After signing Drew, the Sox brass sat down with Xander Bogaerts and gently broke the news to the rookie that he’d be moving from shortstop to third base for the rest of the year.

Nobody in the Sox front office said anything to Middlebrooks after the Drew signing. And no one really notices him now as he travels with the Sox and hopes to be ready to DH in the minors some time soon.

Those of us who connect dots for a living assume that Middlebrooks’s days with the organization are numbered. It’s as if his time has come and gone before the age of 26.
As Mike noted with yesterday's column with respect to Stephen Drew, Shank writes a lot of this column with a template that shifts ever so slightly from the last one - start the column with a lame song lyric, conveniently ignores what he wrote two weeks ago when he bitched about the lack of farm system help and then mentions two of them in this column, briefly recaps Middelbrooks' career, then raise some questions that are, in part, designed to create controversy.

Classic Shank, with a twist of lime!

Tuesday, June 10, 2014

Drawn to Drew

Today's column on Stephen Drew's return is The CHB at his formulaic best (or is that worst?).

An attempt at a pithy lede that ends up as a non sequitur. A string of insults gleaned from a day spent listening to talk radio. A recap of the subject's history. And an attempt at stirring up a controversy where none exists -- or is even necessary.

Yep, classic Shank.

Wednesday, June 04, 2014

Old School Shank

Are you surprised when The CHB takes a thread and pulls it until the entire "I'm Not With Stupid, I AM Stupid" t-shirt unravels?

Not us.

As such, we didn't bat an eye (get it?) when Shank used an otherwise innocuous David Ortiz comment about how David Price should have been suspended for throwing at (and hitting) Red Sox batters after being warned as an opportunity to rehash every insult -- real and imagined -- that Big Papi allegedly has inflicted on the game.

Keep in mind that The CHB, by his own admission, is about the only one bothered by Papi's comments. Shank's anger over Manny Ramirez being feted as part of the 2004 World Series winners must be carrying over.

Ted Williams routinely disrupted his team, played middling defense, defied his managers and ignored baseball etiquette.
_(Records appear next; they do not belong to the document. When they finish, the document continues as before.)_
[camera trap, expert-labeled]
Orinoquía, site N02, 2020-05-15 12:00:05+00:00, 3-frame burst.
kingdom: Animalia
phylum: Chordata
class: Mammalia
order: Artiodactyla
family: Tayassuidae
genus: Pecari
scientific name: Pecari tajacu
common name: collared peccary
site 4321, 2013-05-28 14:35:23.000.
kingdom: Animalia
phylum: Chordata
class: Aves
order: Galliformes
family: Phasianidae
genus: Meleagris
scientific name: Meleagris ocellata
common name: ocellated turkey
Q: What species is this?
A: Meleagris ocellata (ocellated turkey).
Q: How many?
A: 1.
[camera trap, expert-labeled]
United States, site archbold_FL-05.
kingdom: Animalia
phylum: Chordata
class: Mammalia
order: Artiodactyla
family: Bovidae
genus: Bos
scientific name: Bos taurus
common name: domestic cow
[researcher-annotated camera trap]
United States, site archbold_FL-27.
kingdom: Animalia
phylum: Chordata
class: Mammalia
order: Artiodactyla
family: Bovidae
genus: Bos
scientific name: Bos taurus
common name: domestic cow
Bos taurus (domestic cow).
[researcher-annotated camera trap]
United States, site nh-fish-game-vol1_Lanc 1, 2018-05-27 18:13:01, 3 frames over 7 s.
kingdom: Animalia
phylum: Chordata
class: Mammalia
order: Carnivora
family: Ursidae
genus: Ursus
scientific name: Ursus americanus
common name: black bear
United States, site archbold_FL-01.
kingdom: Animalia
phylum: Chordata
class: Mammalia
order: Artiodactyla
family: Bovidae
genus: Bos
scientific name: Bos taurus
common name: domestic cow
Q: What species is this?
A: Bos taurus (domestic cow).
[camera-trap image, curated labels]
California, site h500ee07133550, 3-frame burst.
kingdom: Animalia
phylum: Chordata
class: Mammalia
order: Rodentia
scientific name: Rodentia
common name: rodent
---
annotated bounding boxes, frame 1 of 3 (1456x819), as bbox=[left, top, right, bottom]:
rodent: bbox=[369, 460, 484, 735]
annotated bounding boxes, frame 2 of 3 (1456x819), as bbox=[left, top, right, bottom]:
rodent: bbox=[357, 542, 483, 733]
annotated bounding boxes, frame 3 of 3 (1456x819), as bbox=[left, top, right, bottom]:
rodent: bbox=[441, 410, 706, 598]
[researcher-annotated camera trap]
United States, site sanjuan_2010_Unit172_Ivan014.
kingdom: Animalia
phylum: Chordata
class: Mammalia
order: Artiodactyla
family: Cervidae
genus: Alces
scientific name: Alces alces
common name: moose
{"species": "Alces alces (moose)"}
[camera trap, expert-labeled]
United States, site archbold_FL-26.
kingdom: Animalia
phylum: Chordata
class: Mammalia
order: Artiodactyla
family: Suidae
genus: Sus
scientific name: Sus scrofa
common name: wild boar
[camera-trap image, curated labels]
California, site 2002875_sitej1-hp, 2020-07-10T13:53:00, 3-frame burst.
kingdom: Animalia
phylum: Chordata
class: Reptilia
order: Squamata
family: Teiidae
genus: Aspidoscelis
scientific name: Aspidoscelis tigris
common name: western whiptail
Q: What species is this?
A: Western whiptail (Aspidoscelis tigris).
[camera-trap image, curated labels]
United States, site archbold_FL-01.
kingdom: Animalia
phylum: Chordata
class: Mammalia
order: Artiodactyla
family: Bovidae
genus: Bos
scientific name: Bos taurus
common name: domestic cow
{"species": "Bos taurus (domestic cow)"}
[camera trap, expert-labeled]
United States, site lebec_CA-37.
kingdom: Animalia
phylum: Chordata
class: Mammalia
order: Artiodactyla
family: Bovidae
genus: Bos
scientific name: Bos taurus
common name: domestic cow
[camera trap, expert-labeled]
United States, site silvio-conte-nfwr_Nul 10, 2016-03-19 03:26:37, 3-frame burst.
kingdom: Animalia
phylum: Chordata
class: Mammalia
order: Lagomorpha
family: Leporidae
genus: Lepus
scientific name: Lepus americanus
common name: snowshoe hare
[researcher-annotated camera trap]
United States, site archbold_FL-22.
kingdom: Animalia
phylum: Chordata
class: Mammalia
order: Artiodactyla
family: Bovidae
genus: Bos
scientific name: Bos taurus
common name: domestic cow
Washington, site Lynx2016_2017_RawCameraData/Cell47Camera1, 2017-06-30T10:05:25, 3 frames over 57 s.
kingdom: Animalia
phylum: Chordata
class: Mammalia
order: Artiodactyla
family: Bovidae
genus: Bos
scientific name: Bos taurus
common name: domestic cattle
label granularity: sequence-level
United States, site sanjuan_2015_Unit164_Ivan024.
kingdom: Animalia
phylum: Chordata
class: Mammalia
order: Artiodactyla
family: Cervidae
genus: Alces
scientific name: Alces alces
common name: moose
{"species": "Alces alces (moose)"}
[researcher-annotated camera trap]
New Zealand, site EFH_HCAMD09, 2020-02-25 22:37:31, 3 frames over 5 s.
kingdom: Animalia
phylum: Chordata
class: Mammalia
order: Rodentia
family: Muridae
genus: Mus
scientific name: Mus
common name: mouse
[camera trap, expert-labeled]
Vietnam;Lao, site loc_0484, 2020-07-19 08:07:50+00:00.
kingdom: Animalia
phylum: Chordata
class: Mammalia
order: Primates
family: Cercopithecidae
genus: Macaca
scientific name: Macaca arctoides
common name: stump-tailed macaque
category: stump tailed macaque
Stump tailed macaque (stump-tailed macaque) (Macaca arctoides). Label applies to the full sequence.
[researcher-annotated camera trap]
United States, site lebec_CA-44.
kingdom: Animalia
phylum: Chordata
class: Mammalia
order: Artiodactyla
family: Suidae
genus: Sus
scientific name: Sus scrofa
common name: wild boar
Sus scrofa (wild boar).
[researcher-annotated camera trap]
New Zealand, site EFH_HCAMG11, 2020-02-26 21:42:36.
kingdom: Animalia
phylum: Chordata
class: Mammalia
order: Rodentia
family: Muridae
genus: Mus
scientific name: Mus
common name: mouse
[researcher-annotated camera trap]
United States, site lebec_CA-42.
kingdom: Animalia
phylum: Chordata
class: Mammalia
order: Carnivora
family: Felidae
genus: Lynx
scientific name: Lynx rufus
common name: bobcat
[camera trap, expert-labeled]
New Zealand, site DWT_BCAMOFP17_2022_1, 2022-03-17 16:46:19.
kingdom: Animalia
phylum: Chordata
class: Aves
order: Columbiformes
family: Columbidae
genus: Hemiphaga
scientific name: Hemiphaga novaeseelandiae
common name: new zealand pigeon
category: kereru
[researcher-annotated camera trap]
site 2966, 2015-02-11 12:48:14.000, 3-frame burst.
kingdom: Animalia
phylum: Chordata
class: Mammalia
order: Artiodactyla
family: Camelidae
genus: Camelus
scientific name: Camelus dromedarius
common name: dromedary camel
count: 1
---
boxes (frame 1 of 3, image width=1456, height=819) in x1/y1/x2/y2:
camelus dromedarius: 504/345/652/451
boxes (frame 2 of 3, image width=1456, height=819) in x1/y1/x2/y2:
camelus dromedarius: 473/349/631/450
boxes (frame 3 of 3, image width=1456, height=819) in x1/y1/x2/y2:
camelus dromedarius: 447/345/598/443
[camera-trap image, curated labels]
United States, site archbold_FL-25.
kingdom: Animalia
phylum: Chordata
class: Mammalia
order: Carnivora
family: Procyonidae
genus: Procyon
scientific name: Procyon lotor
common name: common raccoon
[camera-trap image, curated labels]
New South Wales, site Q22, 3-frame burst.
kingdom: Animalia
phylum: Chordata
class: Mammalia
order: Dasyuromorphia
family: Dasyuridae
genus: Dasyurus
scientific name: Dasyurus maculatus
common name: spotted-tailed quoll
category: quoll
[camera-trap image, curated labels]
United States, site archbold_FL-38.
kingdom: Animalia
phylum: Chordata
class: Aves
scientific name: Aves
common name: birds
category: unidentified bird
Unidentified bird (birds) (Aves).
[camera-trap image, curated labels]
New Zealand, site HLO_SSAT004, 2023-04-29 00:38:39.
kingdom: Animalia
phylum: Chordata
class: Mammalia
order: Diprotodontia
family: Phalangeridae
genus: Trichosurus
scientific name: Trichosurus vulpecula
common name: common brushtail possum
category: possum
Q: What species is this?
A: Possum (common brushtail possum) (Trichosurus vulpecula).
Carl Yastrzemski attempted to start his own league, publicly ripped his teammates, was fined for not hustling, and used PEDs (greenies).

Here's what Jim Bouton wrote about Yaz in Ball Four:


Yastrzemski was recently fined $500 for loafing and I've been keeping an eye on him. Sure enough, he hit a ball to second base today and loafed all the way to first. I'm afraid Yastrzemski has a bit of dog in him. Always did, and people around baseball knew it all the time. When things are going good Yastrzemski will go all out. When things aren't going so well he'll give a half-ass effort. But he's got so much ability that the only thing you can do is put up with him. 

Sound familiar?

The CHB likes to pretend he's part of the (self-appointed) old school of baseball, guarding the keys to the kingdom and making unilateral determinations as to who is -- and who isn't -- "right" when it comes to playing America's Pastime.

But then again, Papi is Hispanic, and no one in sports today does old school racism like The CHB.

Monday, June 02, 2014

What A Difference Ten Days Makes

Funny how a seven game winning streak can change your perspective on the 2014 Boston Red Sox:
By the fourth inning of Sunday afternoon’s game, the Red Sox had No. 70, Garin Cecchini, batting third, and No. 68, Alex Hassan, batting sixth — both players making their major league debuts. The Sox also had a rookie in center, a rookie at short, Brock Holt at first, and Jonathan Herrera at second.

Fort Myers in March?

No. Fenway Park in June. And with Jon Lester dominating from the mound, the Green Sox played near perfect baseball in a 4-0 victory over the Tampa Bay Rays.
Ten days ago, one of Shank's complaints about the team was a lack of input from the minor league system. Now, it's a feature!

Also, from that article - plenty of reasons were thrown around as to why the Red Sox weren't good, but you'd be hard pressed to find any commensurate analysis or opinion from Shank in today's column about why this team has 'suddenly' rebounded.